Dynamic Pricing, moderne Logistik und very big Data
RETAIL fritz weber 20.02.2015

Dynamic Pricing, moderne Logistik und very big Data

Smart Business Amazon hat neue Maßstäbe im Umgang mit Big Data, in der Preisgestaltung und der Logistik gesetzt

Die Marktmacht des US-Versandhändlers steigt stetig, nicht zuletzt dank der Menge an Kundendaten.

Wien. Wohl kaum ein Handels-unternehmen ist in so kurzer Zeit so riesig geworden wie dieses: Mit einem Umsatz von 60 Mrd. Euro zählt Amazon heute zu den ganz Großen der retail-Branche. Das Versandunternehmen ist nicht nur einer der bedeutendsten Handelsfirmen der Welt: Nach Google und YouTube ist es auch die drittgrößte Suchmaschine im Internet.

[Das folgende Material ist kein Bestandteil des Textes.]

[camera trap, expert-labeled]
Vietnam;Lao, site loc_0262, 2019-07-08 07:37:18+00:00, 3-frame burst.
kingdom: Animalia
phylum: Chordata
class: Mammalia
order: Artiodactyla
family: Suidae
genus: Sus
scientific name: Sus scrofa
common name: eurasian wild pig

Auch hierzulande ist Amazon der weitaus größte Onlinehändler von allen. Länderspezifische Zahlen gibt das Unternehmen keine bekannt. Vom EHI Retail Institute gibt es eine Schätzung eines Jahresumsatzes von über 340 Mio. € für amazon.at. Dann kommt lange nichts und irgendwann universal.at mit 107 Mio. € Umsatz. Was macht Amazon so stark? Und was kann sich der konventionelle Handel vom US-Riesen abschauen?

Die Datensammel-Maschine

„Amazon versteht es auf brillante Art und Weise, aus seinen verfügbaren Daten herauszulesen, woher die Kunden kommen, wer sie sind und was sie wollen”, erklärt Simon Hathaway, Head of Retail Experience der Werbeagentur Cheil. Kaum ein (wirtschaft-liches) Unternehmen verfügt über so einen riesigen Datenhaufen – der in gewisser Weise mehr bringt als jener von Google. Denn Amazon weiß noch besser darüber Bescheid, was seine Kunden einkaufen. Die Firma weiß, was sie lesen (Bücherkauf, Kindle), was sie sehen (Prime-Mitgliedschaft, Filme und Seriendatenbank) und, sofern sich das Amazon Smartphone (Fire Phone) verkauft, möglicherweise auch noch, was sie damit alles anstellen. Dadurch kann er sie noch besser mit sogenannten Target Marketing-Aktionen, ergo maßgeschneiderten Werbung, versorgen. Ein Gerät, das dem Händler noch genauere Infos über seine Kunden bescheren soll, wird in Bälde in den USA verkauft. Amazon Echo, ein zuhörender, intelligenter, sprechender Lautsprecher fürs Wohnzimmer, kann viele Dinge: Auf Abruf Fragen beantworten, indem es im Internet recherchiert, oder die gewünschte Musik abspielen und Einkaufslisten zusammenstellen. Der Apparat, der auf den Namen Alexa hört, ist mit den Servern von Amazon verbunden – womit das Unternehmen theoretisch alles mithören kann, was in einem Haushalt passiert, sprich: noch mehr wertvolle Daten sammeln kann. Allerdings wird Echo erst einmal in den USA getestet und ist zunächst nur in englischer Sprache programmiert. Falls er überhaupt hierzulande angeboten werden sollte, dürfte es dann noch eine Weile dauern.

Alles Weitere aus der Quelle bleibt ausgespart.